Senin, 20 Agustus 2012
"KRISIS" PASAR TRADISIONAL; KALAU TIDAK JELAS SEBAIKNYA TIDAK USAH ADA PENGELOLA
Retribusi pada para pedagang dalam "krisis" pasar Tradisional dianggap bukan persoalan pokok yang membuat situasi dibeberapa pasar Kota Bekasi tidak cukup prospektif bagi warga pasar/ ruko. Salah satu persoalan yang dianggap menjadi persoalan adalah turunan dari kewajiban pembayaran retribusi pasar adalah pengelolaan sampah dari keberadaan pasar.
Di Ruko Mitra Bekasi setiap pedagang dikenakan biaya Rp. 15 ribu sampai dengan Rp. 30 ribu, seperti dikatakan Edy selaku ketua paguyuban warga blok F dan G, untuk keperluan kebersihan sampai parkir. "Setiap hari kurang lebih 250 pedagang ditarik retribusi, baik kebersihan, lampu, pungutan timbangan sampai dengan pakir angkut muat barang di kutip antara Rp 15 ribu sampai Rp. 30 ribu," katanya.
Persoalan pengelolaan lahan sayangnya semakin hari semakin meprihatinkan karena kondisi lingkungan yang samakin semrawut dan selalu lahir persoalan yang membuat warga ruko menjadi tidak nyaman berusaha. Kondisi fasilitas jalan yang semakin hancur, kotor dan masih adanya sampah dilokasi para pedagang sementara membuat Warga Ruko Blok F dan G sempat meminta pendampingan dari Gerakan Masyarakat Bawah Indonesia (GMBI) baik TUNTUTAN Warga Ruko atas pengelolaan maupun mediasi ke pihak pemkot.
Edy pun menunjukkan berita acara Musyawarah yang dilakukan untuk penyelesaian krisis pengelolaan pasar dengan bermodal keberanian mempertanyakan dengan membentuk Paguyuban Sejahtera warga Blok F dan G. "Kami tidak mau kalau pada akhirnya hanya keresahan saja yang dihasilkan, oleh sebab itu dengan disaksikan Lurah dan Camat kami meminta pemisahan diri dari Paguyuban Warga Ruko Mitra Bekasi agar kondisi membaik," kata Edy.

◇ ◇ ◇ ◇ ◇ ◇ ◇

=== Tugas A ===
Tentukan apakah setiap pernyataan berikut sesuai dengan teks halaman, dengan jawaban ya atau tidak disertai kutipan persis kata-kata penentunya: (i) Edy adalah ketua paguyuban warga blok F dan G; (ii) setiap hari sekitar 500 pedagang ditarik retribusi; (iii) permintaan pemisahan diri dari Paguyuban Warga Ruko Mitra Bekasi disaksikan Lurah dan Camat.
Teks halaman dan baris data tidak memiliki kaitan satu sama lain.

◇ ◇ ◇ ◇ ◇ ◇ ◇

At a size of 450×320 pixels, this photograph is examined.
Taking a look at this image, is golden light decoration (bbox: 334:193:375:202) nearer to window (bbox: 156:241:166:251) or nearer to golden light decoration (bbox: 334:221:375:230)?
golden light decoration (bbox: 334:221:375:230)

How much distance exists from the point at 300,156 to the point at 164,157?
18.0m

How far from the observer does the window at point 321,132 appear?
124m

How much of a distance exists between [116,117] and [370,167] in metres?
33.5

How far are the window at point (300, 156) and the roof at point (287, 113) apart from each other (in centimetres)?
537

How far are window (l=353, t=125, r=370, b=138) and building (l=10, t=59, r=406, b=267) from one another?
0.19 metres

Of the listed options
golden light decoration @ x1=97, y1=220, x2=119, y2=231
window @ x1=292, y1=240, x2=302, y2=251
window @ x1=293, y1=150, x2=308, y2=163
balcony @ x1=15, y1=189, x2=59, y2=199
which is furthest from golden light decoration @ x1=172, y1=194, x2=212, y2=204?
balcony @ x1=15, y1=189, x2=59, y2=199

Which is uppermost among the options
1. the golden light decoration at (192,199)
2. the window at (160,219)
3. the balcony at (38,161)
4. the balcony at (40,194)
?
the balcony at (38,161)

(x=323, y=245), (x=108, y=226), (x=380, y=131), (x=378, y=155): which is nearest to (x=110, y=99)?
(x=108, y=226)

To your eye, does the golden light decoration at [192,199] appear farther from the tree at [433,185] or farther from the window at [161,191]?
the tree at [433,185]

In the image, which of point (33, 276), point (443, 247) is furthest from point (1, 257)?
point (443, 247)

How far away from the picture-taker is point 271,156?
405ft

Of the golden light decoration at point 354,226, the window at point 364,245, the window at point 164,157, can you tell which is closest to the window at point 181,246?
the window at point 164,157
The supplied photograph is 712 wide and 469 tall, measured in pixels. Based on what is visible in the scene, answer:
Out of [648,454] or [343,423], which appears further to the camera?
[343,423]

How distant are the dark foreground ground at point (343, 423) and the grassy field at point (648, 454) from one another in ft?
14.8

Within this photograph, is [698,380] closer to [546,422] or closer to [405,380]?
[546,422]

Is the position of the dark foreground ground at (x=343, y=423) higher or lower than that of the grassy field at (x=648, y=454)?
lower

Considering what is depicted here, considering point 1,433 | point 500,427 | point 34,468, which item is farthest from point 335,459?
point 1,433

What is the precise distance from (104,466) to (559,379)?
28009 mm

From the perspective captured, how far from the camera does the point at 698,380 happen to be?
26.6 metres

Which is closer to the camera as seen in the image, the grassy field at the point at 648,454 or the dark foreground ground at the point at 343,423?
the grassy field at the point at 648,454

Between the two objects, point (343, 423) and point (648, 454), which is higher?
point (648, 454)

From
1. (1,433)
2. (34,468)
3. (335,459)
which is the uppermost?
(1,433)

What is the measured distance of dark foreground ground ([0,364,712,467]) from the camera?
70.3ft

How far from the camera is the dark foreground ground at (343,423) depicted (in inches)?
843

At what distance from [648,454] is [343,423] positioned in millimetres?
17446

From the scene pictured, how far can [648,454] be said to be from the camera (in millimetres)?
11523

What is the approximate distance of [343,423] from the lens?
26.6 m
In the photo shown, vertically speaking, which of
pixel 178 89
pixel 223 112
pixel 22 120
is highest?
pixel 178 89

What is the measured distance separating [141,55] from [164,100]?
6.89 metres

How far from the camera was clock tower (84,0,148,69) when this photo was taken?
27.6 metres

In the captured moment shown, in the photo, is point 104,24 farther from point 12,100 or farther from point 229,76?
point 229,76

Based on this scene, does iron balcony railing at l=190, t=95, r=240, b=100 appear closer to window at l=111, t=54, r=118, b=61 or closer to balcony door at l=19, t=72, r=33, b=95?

◇ ◇ ◇ ◇ ◇ ◇ ◇

=== Tugas B ===
Masukkan baris-baris dari baris data ke dalam sebuah daftar JSON berisi string, satu string untuk setiap baris, mulai dari baris yang memuat "How much of" dan berakhir pada baris yang memuat "0.19 metres". Baris kosong tidak disertakan.

=== Keluaran yang Diharapkan A ===
(i) Ya: "Edy selaku ketua paguyuban warga blok F dan G"
(ii) Tidak: "Setiap hari kurang lebih 250 pedagang ditarik retribusi"
(iii) Ya: "dengan disaksikan Lurah dan Camat kami meminta pemisahan diri dari Paguyuban Warga Ruko Mitra Bekasi"

=== Keluaran yang Diharapkan B ===
[
  "How much of a distance exists between [116,117] and [370,167] in metres?",
  "33.5",
  "How far are the window at point (300, 156) and the roof at point (287, 113) apart from each other (in centimetres)?",
  "537",
  "How far are window (l=353, t=125, r=370, b=138) and building (l=10, t=59, r=406, b=267) from one another?",
  "0.19 metres"
]